Offscript - Age before edge

The ups and downs of the 2003-04 season

When playhouses program their seasons, they constantly seesaw between tried-and-true classics and chancier new works. The 2003-04 season ultimately put more weight on the “old” end of the teeter-totter.

Most Atlanta theater leaders pride themselves on cultivating debut plays, like Actor’s Express’ artistic director Jasson Minadakis, who’s finishing up his first full season. But while the past season introduced some highly creative world premieres, in many cases the productions’ “special effects” exceeded their written words. We saw superb examples of theatrical art in the puppetry and makeup effects of Sensurround StagingsGeek Love, the kung fu and dance choreography of VisionQuest’s Medea: The Fury and the set and lighting of the Alliance’s faith play Leap, but their scripts didn’t measure up.

Some of the most successful local premieres seamlessly integrated their conceptual gimmicks into the dramas, like the blend of rave party, Greek mythology and Latin American politics in Iphigenia (A Rave Fable) at 7 Stages, or the tribute to silent movies in Life Goes On at Theater Emory.

On the upside, such small companies as Process Theatre and Working Title Playwrights became more active in developing and staging new plays by Atlanta writers. Theatrical testing-ground PushPush Theater relocated to Decatur, while Relativity Theatre and Not Merely Players (a company for artists with disabilities) staged their inaugural shows. The past year put the spotlight on women playwrights, with multiple works from Markie Shalloe and Lauren Gunderson, as well as the premiere of Sandra Deer’s The Subject Tonight Is Love at the Hertz Stage.

But the local scene suffered a blow with the closing of the performance and gallery space Art Farm, an incubator for companies like Sensurround, VisionQuest and Jack in the Black Box.
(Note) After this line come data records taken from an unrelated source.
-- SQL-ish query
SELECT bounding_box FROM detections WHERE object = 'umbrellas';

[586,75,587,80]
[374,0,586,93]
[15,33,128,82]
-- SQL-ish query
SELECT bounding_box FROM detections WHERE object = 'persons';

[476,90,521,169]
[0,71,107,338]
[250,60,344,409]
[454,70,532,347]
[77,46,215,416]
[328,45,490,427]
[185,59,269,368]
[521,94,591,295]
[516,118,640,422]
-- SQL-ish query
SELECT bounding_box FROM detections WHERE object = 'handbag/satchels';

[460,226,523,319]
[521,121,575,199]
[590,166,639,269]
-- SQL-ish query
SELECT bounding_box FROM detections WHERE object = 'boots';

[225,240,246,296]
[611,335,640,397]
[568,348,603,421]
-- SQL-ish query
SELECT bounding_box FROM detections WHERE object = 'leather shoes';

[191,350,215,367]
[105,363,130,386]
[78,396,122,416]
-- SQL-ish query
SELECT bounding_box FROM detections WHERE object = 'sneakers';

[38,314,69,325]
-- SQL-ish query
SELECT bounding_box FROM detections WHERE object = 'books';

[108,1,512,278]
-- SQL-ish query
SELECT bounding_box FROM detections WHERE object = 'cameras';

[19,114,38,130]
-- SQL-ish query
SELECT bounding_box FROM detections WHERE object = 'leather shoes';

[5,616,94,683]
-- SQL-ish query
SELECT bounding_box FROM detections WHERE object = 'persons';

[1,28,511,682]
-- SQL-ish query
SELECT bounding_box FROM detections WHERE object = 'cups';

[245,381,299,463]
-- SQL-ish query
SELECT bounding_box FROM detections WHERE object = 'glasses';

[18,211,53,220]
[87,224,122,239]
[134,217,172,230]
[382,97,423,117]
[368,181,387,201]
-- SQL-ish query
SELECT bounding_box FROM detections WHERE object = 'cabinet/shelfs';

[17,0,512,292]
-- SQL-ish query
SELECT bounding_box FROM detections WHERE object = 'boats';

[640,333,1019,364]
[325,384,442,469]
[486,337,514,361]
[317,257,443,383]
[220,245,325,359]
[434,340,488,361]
Horizon Theatre’s New South Play Festival and Onstage Atlanta’s Hometown Playwrights Series each scaled back full productions of new plays.

Perhaps the worst setback befell The New Jomandi, which canceled the performances of its 25th anniversary season but showed a sign of life by naming Carol Mitchell-Leon as its new artistic director. To save costs, the Alliance scheduled only five main stage productions last year, but bounces back with six for 2004-05.

Atlanta theater companies frequently fared better with playwrights from the established canon. Kenny Leon founded True Colors Theatre Company, his national African-American theater company, with two highly reliable works: August Wilson’s domestic drama Fences and the beauty-parlor comedy Steel Magnolias. While Leon’s Broadway revival of A Raisin in the Sun received four Tony nominations, his former spouse, Mitchell-Leon, directed the same show to great success at Theatre in the Square.

When different theaters staged works by the same playwright, they used the double-headers as cross-promotional events instead of competition. True Colors’ Fences ran simultaneously with the Alliance’s King Hedley II. The Alliance’s scalding Who’s Afraid of Virginia Woolf? overlapped with Actor’s Express’ even more scorching The Goat, or Who Is Sylvia (Minadakis’ finest show so far). 7 Stages’ lovely Waiting for Godot showed only weeks after Theatrical Outfit’s melancholy version.

The Shakespeare Tavern presented the year’s most ambitious stunt in November by staging the complete four-play “miniseries” of Richard II, the two parts of Henry IV and Henry V in sequence. Events like that, compared against debut plays like the Alliance’s limp comedy A Death in the House Next to Kathleen Turner’s House in Long Island, can make world premieres seem overrated.

Out of service?

The Atlanta Coalition of Performing Arts needs an immediate infusion of funds to survive the next month. The 20-year-old arts service organization, with 146 performing arts and cultural groups as members, currently operates under a $60,000 debt, with its three full-time staffers working without pay.

Atlanta theaters would feel the coalition’s absence more keenly than audiences. The group provides resources for audition, class, employment and show schedules, and manages, with the Atlanta Convention and Visitors Bureau, Underground Atlanta’s AtlanTIX half-price ticket booth.

Funds are expected to flow into the coalition’s coffers by the end of June, when government grants become available and the group’s members pay their dues.